Google has announced a new feature – being able to merge work and personal Google+ accounts – that assumes you have both a work and a personal Google+ account that you use.
And this is not a new type of food or drink service, it is the ability to remove duplicate Google+ accounts by combining into one.
But we advise caution and consideration of whether it is indeed wise to do so, as once done the move cannot be undone. Such a move might be helpful for consultants and freelance workers for whom a mix of business and family life is useful, and the when you are in control of your work, but more caution might be wise for those employed by a company.
Google+ has circles, designed to allow you to keep your separate groups of contacts separate, but they are still accessed by Google and information such as preferences and interests can cross between the different circles. When ‘in family mode’ you may not wish to be bombarded by advertisements related to your work circles, and when ‘at work’ it may not be appropriate to receive ads more suited to your family circles.

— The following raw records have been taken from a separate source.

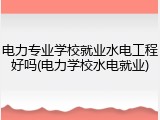 电力专业学校就业水电工程好吗(电力学校水电就业)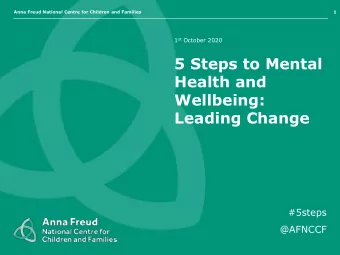 5 Steps to Mental  Health and  Wellbeing:  Leading Change  #5steps  @AFNCCF  Anna Freud National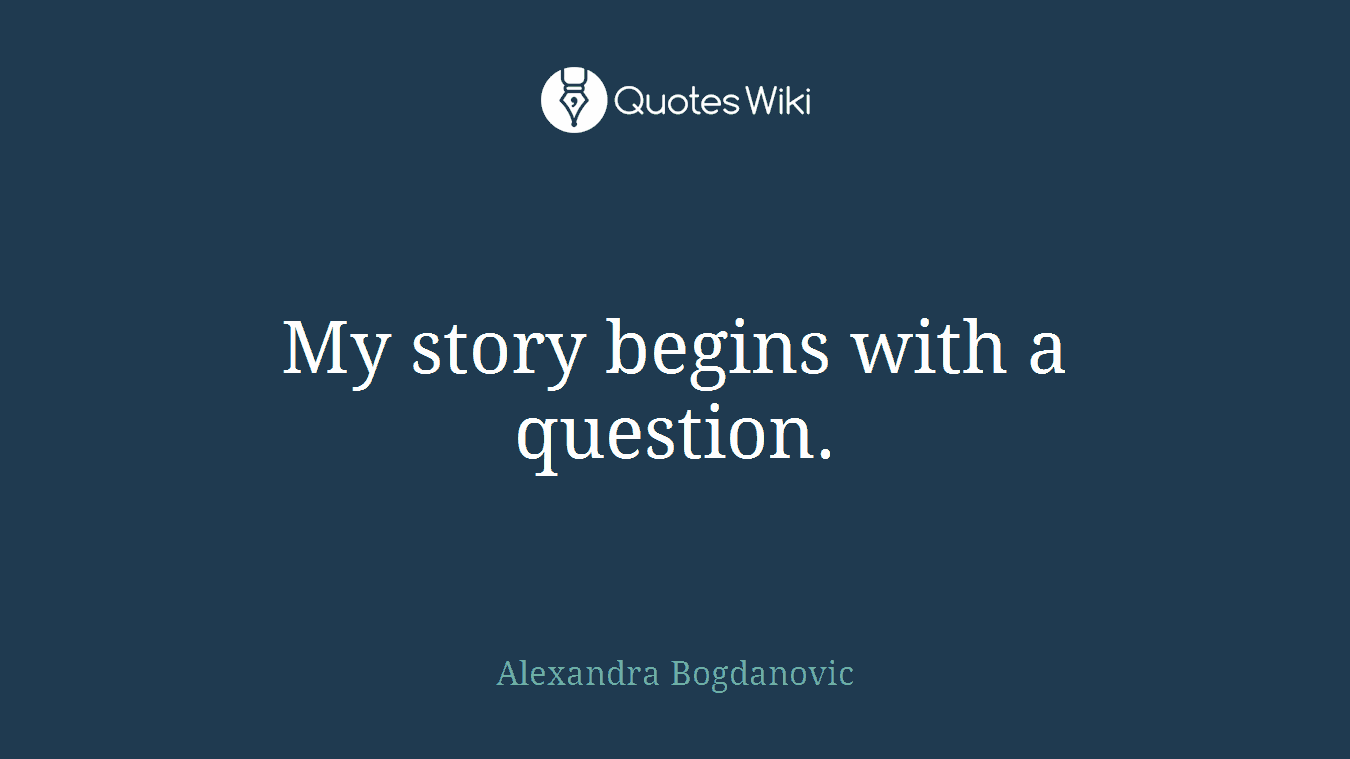 My story begins with a question.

If work and home use different email addresses you will only be able to carry on using the primary email address to login – so you will lose access from the other. Be careful of inadvertently assigning home content to your employer, or falling foul of employment contracts by assigning any work related content to yourself.
For those who have a Google+ profile that is not used, there is now the option to ‘Delete your entire Google+ profile’ – and again this is non reversible. You might be better waiting. Google+ is still small but Google are investing heavily in this product and it could grow very quickly in the next six months as it has a natural advantage in the search results. Watch this space….
For Google Takeout the Google recommendations are take a backup of the data and proceed with caution. There are reported cases of people having difficulty with this and losing data.
Our advice is to proceed with caution when combining home and work accounts – you may later wish they had remained separate.